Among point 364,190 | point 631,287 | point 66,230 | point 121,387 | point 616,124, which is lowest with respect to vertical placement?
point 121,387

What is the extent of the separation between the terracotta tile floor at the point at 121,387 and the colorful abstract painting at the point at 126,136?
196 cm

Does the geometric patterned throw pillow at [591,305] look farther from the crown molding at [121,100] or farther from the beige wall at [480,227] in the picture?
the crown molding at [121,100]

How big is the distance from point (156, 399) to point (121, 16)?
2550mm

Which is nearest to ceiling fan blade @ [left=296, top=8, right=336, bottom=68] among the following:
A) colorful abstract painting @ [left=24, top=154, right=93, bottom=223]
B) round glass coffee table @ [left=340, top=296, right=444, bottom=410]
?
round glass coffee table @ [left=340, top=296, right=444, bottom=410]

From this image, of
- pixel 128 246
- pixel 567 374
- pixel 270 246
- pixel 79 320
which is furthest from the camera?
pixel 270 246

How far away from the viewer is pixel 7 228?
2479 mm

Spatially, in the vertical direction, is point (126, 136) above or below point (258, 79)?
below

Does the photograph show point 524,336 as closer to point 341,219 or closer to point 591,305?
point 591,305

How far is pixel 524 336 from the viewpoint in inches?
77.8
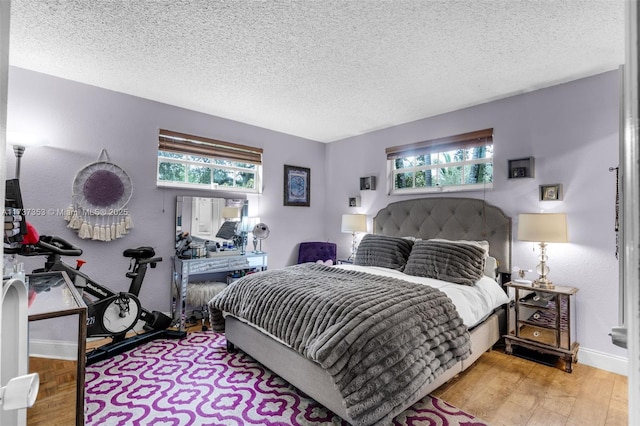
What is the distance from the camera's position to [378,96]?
10.4 ft

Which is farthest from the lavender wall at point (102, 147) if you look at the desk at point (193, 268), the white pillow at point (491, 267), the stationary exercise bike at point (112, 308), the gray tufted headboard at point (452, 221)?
the white pillow at point (491, 267)

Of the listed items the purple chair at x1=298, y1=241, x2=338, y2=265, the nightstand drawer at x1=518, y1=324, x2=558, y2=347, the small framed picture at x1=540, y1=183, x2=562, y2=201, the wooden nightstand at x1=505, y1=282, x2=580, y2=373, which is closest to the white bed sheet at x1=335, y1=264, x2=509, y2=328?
the wooden nightstand at x1=505, y1=282, x2=580, y2=373

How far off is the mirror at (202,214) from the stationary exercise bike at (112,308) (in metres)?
0.61

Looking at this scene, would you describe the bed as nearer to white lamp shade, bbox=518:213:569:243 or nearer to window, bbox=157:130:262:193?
white lamp shade, bbox=518:213:569:243

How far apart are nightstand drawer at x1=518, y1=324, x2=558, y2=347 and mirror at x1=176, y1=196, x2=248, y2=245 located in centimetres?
336

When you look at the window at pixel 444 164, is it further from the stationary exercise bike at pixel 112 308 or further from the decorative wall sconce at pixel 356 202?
the stationary exercise bike at pixel 112 308

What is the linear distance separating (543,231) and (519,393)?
1291mm

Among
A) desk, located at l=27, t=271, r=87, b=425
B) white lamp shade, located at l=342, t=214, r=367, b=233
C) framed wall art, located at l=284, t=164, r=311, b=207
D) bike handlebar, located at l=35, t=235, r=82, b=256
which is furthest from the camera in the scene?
framed wall art, located at l=284, t=164, r=311, b=207

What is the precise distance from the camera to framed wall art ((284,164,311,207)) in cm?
459

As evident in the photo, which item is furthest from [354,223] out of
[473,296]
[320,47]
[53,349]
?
[53,349]

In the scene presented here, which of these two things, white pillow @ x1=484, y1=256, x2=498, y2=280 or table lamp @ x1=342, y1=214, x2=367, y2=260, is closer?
white pillow @ x1=484, y1=256, x2=498, y2=280

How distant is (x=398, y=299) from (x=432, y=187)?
212 cm

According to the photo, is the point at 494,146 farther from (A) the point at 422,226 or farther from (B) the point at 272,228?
(B) the point at 272,228

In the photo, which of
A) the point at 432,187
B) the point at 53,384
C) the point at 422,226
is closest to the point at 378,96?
the point at 432,187
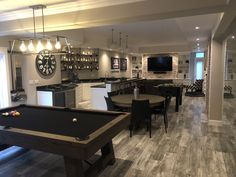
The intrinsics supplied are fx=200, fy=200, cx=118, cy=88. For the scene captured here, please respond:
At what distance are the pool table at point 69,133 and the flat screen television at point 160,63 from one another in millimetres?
10199

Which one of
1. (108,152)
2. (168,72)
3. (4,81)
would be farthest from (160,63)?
(108,152)

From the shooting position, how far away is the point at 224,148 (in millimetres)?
4062

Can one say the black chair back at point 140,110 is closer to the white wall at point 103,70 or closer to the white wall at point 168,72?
the white wall at point 103,70

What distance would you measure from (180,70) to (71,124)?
41.7 feet

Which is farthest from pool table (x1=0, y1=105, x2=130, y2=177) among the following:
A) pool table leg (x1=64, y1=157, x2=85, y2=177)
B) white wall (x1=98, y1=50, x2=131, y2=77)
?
white wall (x1=98, y1=50, x2=131, y2=77)

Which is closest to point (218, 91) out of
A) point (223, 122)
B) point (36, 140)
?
point (223, 122)

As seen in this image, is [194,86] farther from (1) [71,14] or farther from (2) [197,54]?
(1) [71,14]

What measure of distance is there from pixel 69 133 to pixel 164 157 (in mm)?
1978

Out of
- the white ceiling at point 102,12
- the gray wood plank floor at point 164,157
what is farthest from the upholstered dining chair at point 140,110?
the white ceiling at point 102,12

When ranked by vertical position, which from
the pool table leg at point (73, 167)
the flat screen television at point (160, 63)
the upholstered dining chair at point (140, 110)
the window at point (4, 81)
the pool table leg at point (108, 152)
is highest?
the flat screen television at point (160, 63)

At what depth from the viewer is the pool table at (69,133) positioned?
2.22 m

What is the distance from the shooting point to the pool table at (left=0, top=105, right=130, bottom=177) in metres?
2.22

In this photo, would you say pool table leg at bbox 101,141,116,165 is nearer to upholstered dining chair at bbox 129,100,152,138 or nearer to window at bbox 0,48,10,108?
upholstered dining chair at bbox 129,100,152,138

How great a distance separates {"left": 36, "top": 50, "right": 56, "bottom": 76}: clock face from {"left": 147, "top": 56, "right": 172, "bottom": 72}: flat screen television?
7746 mm
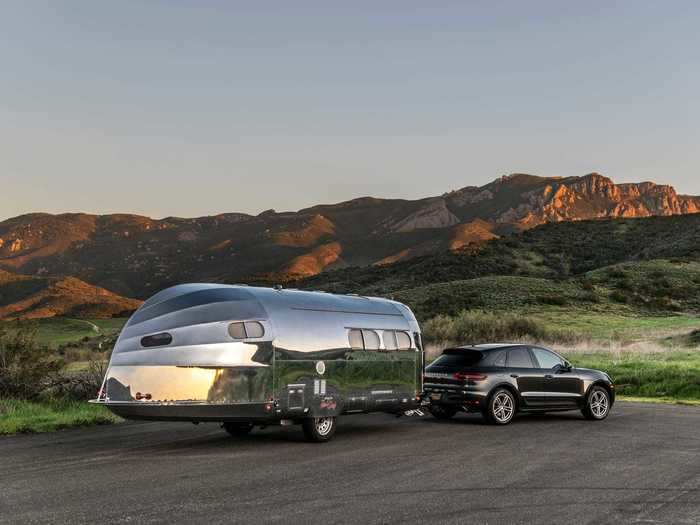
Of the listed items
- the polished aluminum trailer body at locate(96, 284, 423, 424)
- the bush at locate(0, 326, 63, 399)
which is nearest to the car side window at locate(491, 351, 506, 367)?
the polished aluminum trailer body at locate(96, 284, 423, 424)

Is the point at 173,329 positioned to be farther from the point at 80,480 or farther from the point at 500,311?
the point at 500,311

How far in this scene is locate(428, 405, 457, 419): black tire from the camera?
17625mm

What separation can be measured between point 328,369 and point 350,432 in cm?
239

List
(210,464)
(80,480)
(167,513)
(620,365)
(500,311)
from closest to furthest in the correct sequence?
(167,513) < (80,480) < (210,464) < (620,365) < (500,311)

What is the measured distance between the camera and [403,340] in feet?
53.5

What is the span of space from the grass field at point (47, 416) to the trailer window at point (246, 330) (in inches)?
202

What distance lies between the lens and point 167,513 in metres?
8.54

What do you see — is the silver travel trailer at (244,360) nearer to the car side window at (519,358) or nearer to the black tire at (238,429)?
the black tire at (238,429)

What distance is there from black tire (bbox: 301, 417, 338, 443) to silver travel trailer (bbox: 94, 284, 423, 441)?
0.02m

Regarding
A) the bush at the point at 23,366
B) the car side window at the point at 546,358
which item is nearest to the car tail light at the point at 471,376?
the car side window at the point at 546,358

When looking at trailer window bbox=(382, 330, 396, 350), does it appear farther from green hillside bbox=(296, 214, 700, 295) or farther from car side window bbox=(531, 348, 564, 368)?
green hillside bbox=(296, 214, 700, 295)

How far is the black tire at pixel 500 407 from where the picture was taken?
17.0 m

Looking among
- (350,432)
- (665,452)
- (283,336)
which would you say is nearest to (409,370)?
(350,432)

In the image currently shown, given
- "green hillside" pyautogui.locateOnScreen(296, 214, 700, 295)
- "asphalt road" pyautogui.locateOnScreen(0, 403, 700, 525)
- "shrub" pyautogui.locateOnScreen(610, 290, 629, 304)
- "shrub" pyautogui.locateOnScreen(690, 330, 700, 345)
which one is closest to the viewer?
"asphalt road" pyautogui.locateOnScreen(0, 403, 700, 525)
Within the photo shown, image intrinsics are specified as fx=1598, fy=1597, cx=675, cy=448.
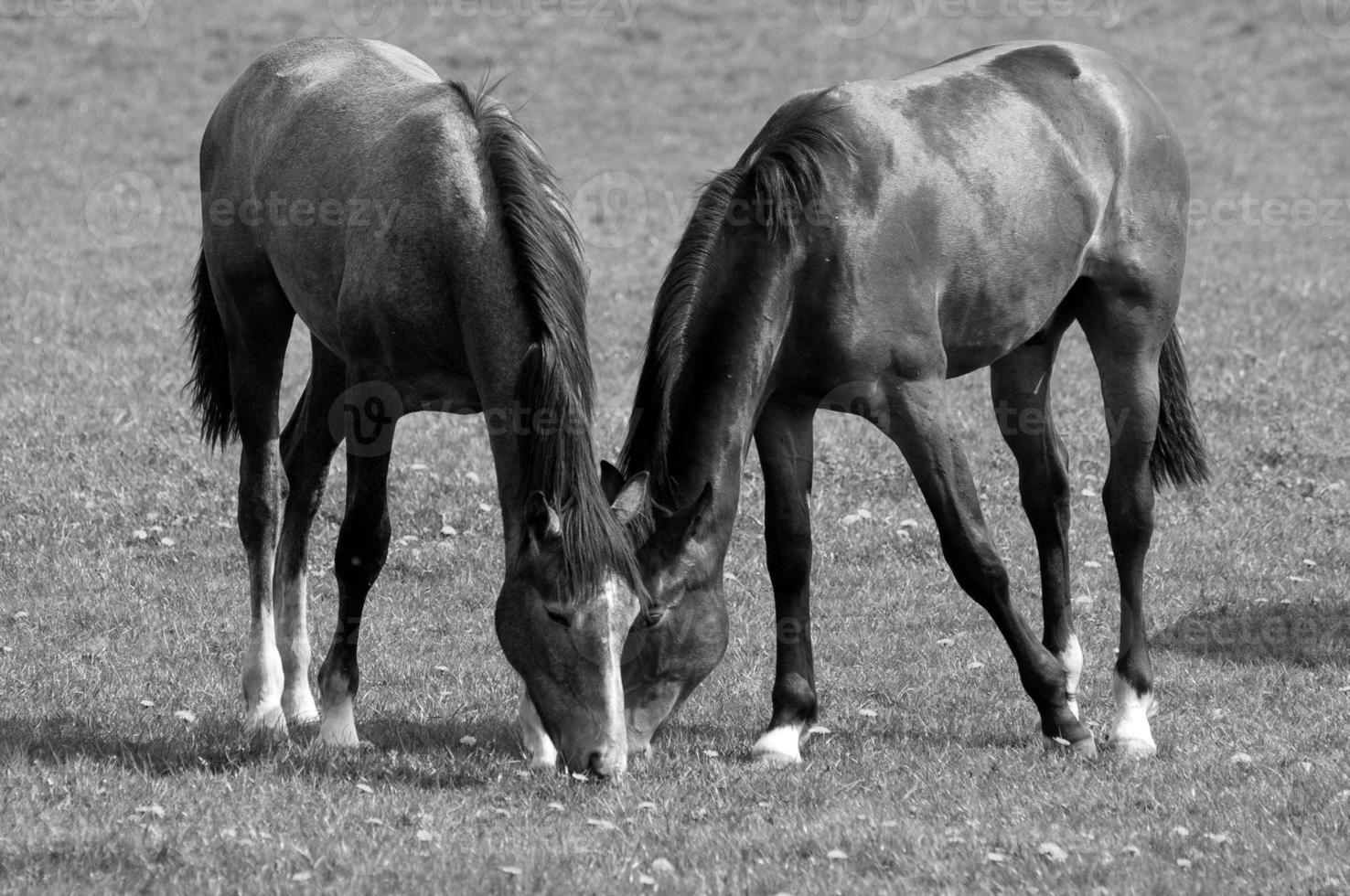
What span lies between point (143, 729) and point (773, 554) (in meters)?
2.37

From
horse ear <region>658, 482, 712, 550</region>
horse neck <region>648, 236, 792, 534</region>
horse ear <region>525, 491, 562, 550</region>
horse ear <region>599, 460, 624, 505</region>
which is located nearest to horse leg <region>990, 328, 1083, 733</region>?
horse neck <region>648, 236, 792, 534</region>

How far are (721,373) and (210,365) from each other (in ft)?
9.12

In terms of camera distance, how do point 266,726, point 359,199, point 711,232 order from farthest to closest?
point 266,726
point 359,199
point 711,232

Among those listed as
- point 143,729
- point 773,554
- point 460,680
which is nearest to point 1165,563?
point 773,554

→ **Direction**: Please rewrite the material as a Markdown table with the columns Row and Line, one numbered row per line and blank lines omitted. Begin at the line that contains "How far are" and stop after the final line of the material.

→ **Response to the exercise**:
| Row | Line |
|---|---|
| 1 | How far are (721,373) and (210,365) from each other (in ft)? |
| 2 | 9.12 |
| 3 | In terms of camera distance, how do point 266,726, point 359,199, point 711,232 order from farthest to closest? |
| 4 | point 266,726 |
| 5 | point 359,199 |
| 6 | point 711,232 |
| 7 | Among those listed as |
| 8 | - point 143,729 |
| 9 | - point 773,554 |
| 10 | - point 460,680 |
| 11 | which is nearest to point 1165,563? |
| 12 | point 773,554 |